Left to Right: Woon, together with Hoow Foods co-founders Sherman Ho and Yau Png Ow
Together with Hoow Foods and using their proprietary food reformulation methodologies, a new recipe was created after a few rounds of iteration. This method was faster and his elders agreed the product was an improvement. They were so convinced they agreed to fund and build a new factory to produce this new product line.
Using this small win, Woon took it further and convinced his elders to invest into Hoow Foods, citing strategic synergies in the development of new food products for the business. It was also a first for Killiney to invest into a startup.
Taking on the family mantle and managing family dynamics
We talked next about family dynamics. Woon’s father and uncles wanted a semi-retired life. No one in the family wanted to manage the operations in the next business. Today, a non-family member is appointed General Manager to handle day-to-day operations.
Woon saw his father and uncles as key influencers of his life. “They were typical Chinese who do not talk much. I watched them by their actions. How they do things everyday and subconsciously learning. I saw their giving back via the family foundation, contributing back to society.”
I prodded him about why he chose to remain when the others have left. To him, in retrospect, he never asked to join in the first place. His father as well never wanted him to join. Even with a good brand name, there was this sensing the brand was difficult to grow bigger.
However, through his engagement with Hoow Foods, he realised the opportunity of combining foodtech and a heritage brand as the future of business.
Now that Woon has committed to managing the business, what weighs heavily on his mind is how to fully transit in the succession. He explains that while his elders are semi-retired, it is understandably difficult for them to cede complete control to the younger generation who has less business experience.

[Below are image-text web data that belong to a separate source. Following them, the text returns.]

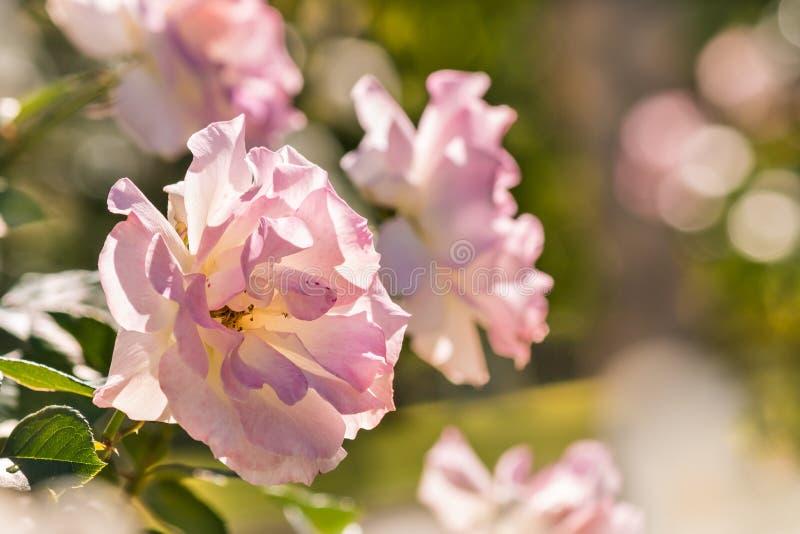 Побледнейте - розовые гибридные розы чая в розарии стоковое изображение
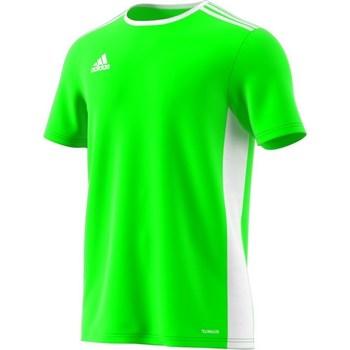 Abbigliamento Uomo T-shirt maniche corte adidas Originals Entrada 18 Verde
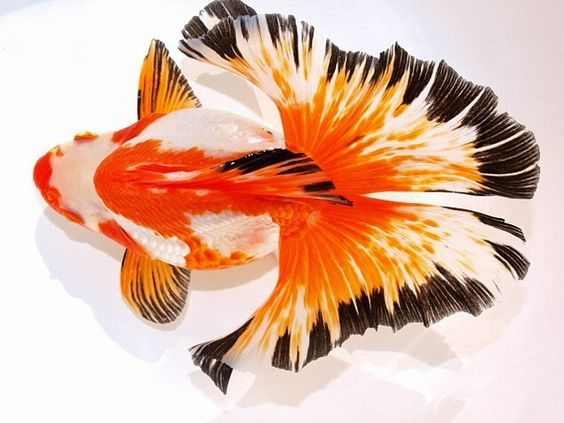 gambar jenis ikan mas koki butterfly tail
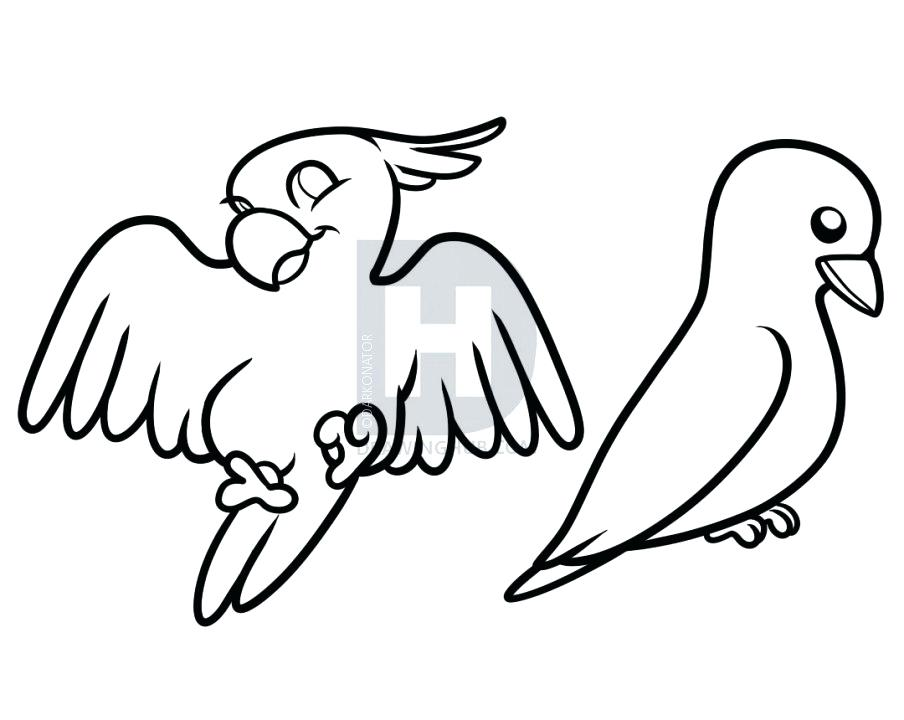 904x720 Bird Drawing Kids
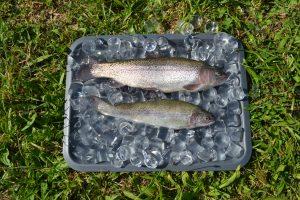 Rybolov na žďárských zámeckých sádkách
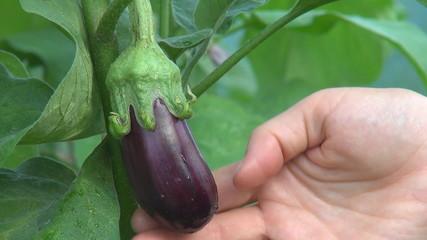 Farmer examin aubergine, eggplant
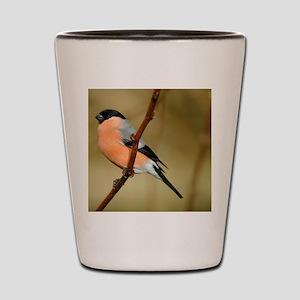Male Bullfinch Shot Glass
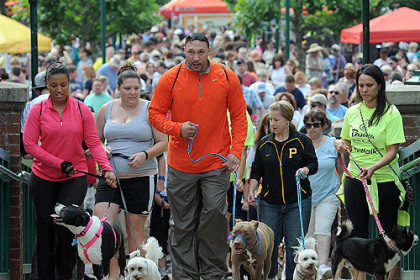 Pup Walk Charlie Batch, center, and his wife, Latasha, left, lead off the fourth annual Pup Walk at The Waterfront in Homestead last Sunday morning. The event, a benefit for the Western Pennsylvania Humane Society sponsored by Panera Bread, drew 1,000 people and 500 dogs.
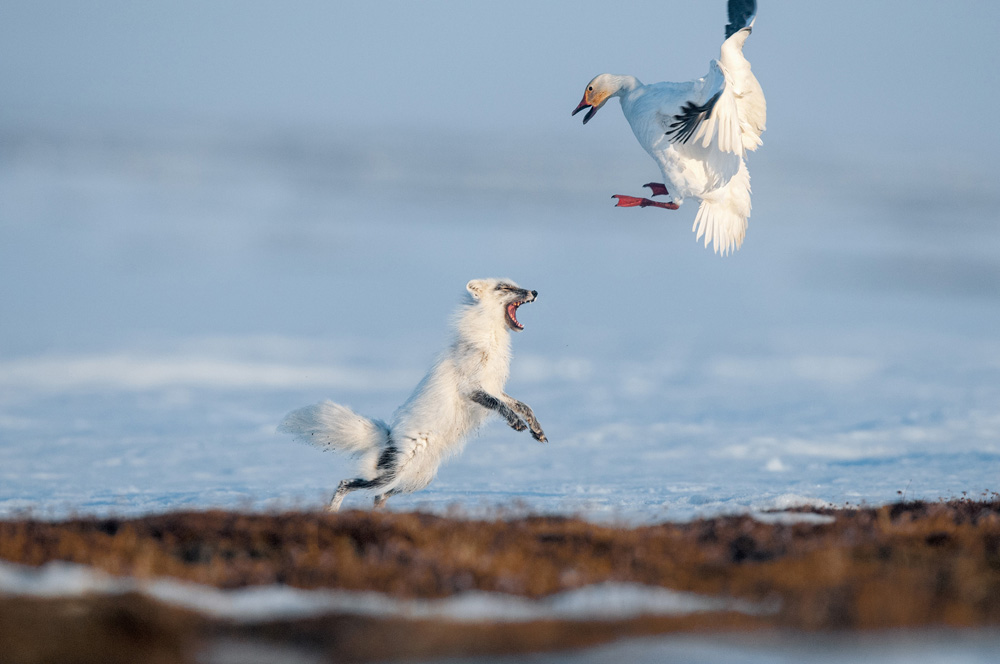 A feisty fox drives a snow goose from her nest, a gambit before an act of egg thievery. A colony of geese migrates to the island in May after wintering in North America.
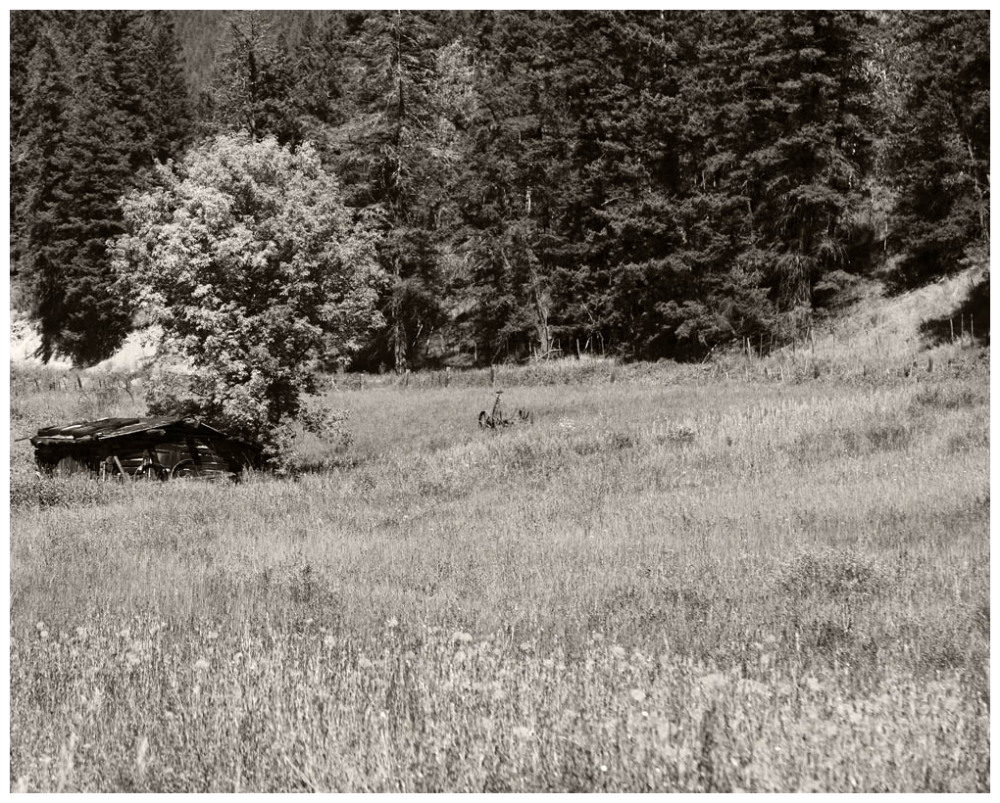 Hay Mower In The Grass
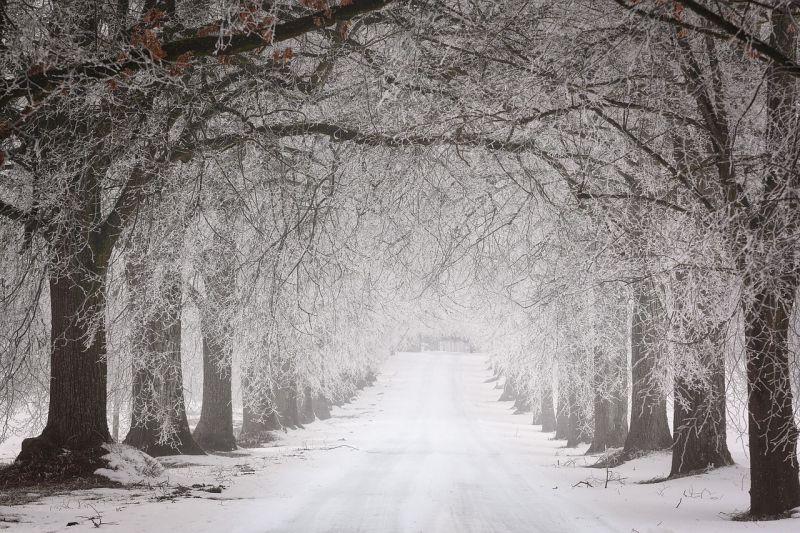 Rettegve nézzük az egy hetes előrejelzést: ez az időjárási horror vár ránk márciusig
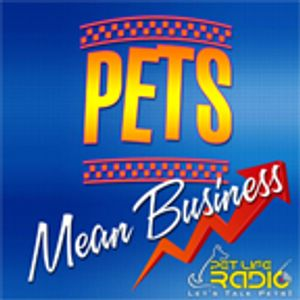 Pets Mean Business - Episode 20 Dr. Jessica Vogelsang: Supporting Animals and Their People During th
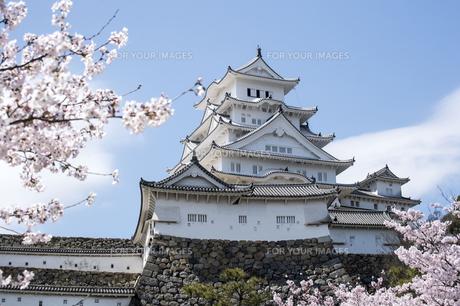 姫路城東面と桜の写真素材 [FYI00735307]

During this transition, any decision made has to be unanimous with his elders. It is a sign to him that a family is united. And through these little milestones will he see a full transition.
Creating a future of sustainability
Being a second generation business owner, I asked Woon on Killiney’s sustainable goals. He seeks to reduce food wastage and better quality food at a lower price point using food technologies.

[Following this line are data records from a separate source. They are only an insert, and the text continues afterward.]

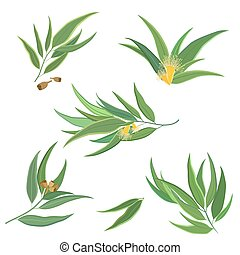 Vector collection of eucalyptus leaves, flowers and seeds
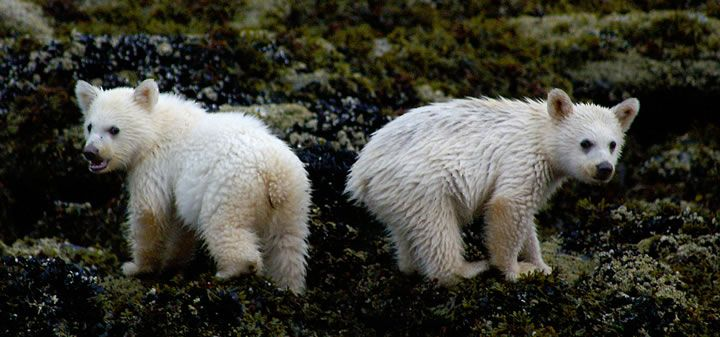 Spirit Bear Cubs Eating Mussels At Low Tide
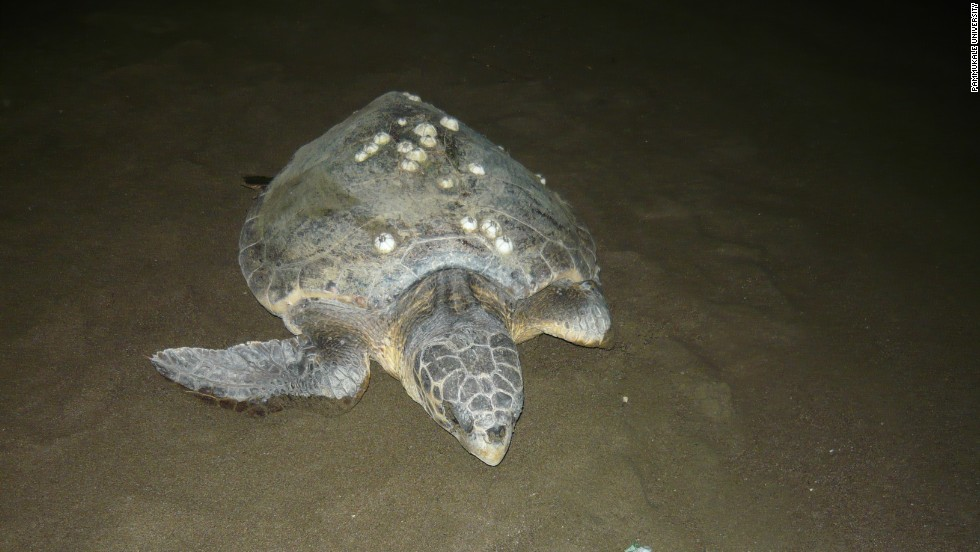 Measuring up to one meter in length, mature females return to Ituzu to lay their own eggs. About 300 females still bury their eggs in the sand each May.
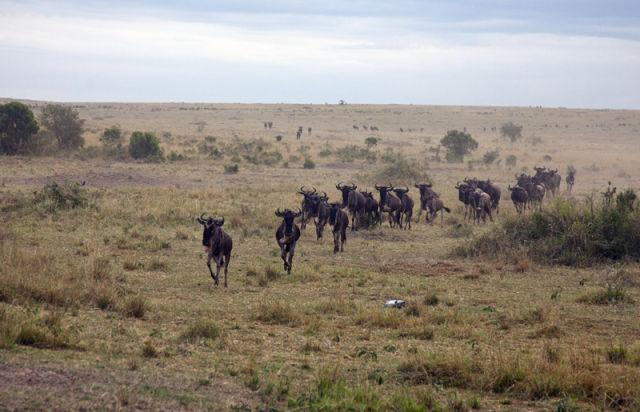 Amazing Wild Antelope Rescue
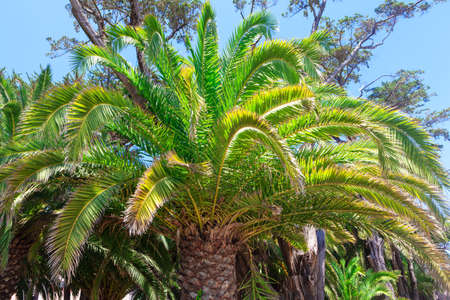 Coastal palm tree in the sunny day . Tropical nature background . Palm with large branches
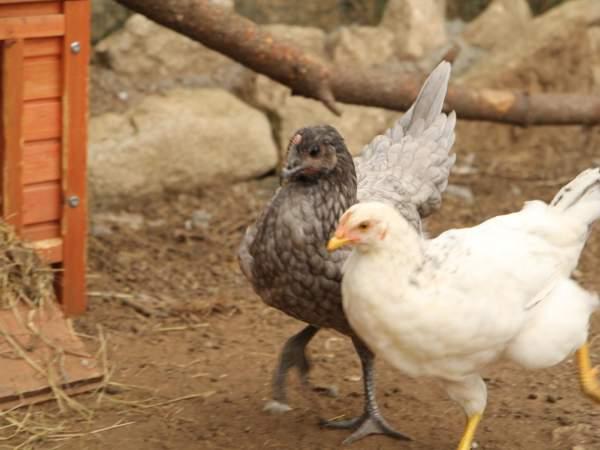 petites poules dans le poulailler de la miniferme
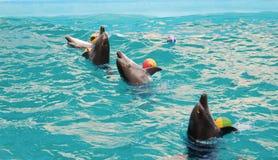 Vier Delphine, die mit Kugeln tanzen Lizenzfreie Stockbilder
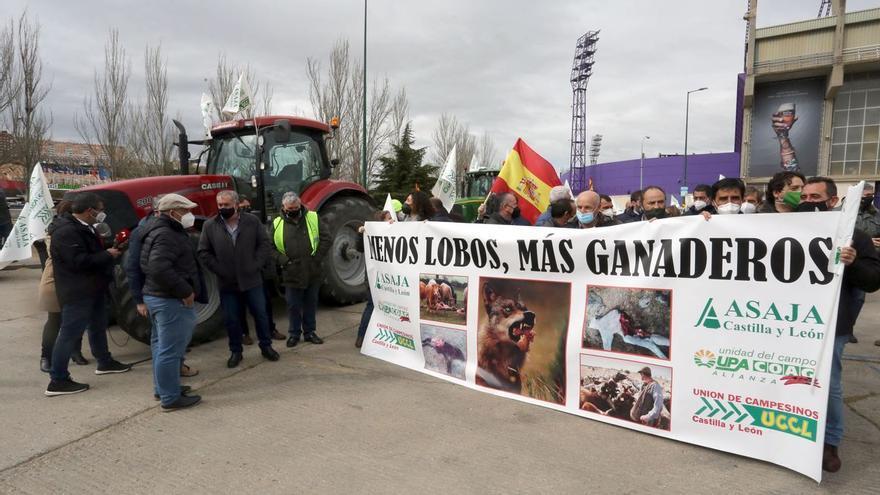 Las organizaciones agrarias animan a los zamoranos a manifestarse mañana con los ganaderos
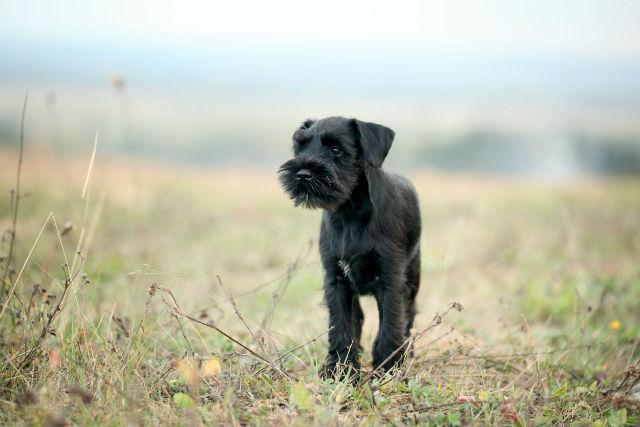 Abandono de pets ainda é problema grave no Brasil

He saw that the outlet chefs could waste up to 50% of the ingredients. If food ingredients were not used in a correct proportion, the quality of the product will reduce. Food wastage also drives up food costs. He envisions creating prepared food paste sauces/products which are processed centrally and used by the chefs. This in turn cuts down on food wastage and yet producing a consistent outcome.
Through the strategic arrangement with Hoow Foods, he also seeks to formulate new recipes that are not only affordable, but delectable with less negative impact to health. He sees this as a form of sustainable living, where consumers enjoy great food at affordable prices.
As we end off, Woon gave for his vision for Killiney, “I want to keep the brand as a family business. There were offers in the past for the brand but we have decided to work hard on it to further grow this brand name. It is harder nowadays to find a Singaporean heritage brand and I want to build Killiney into an international brand through the creation of new FMCG products.”
This article is part of the Sustainable Future Cities Series, where I interview the next generation of family-owned businesses and thought leaders about their visions and goals for a sustainable South-East Asia by using innovation technologies. Disclaimer: TRIVE is an investor of Hoow Foods.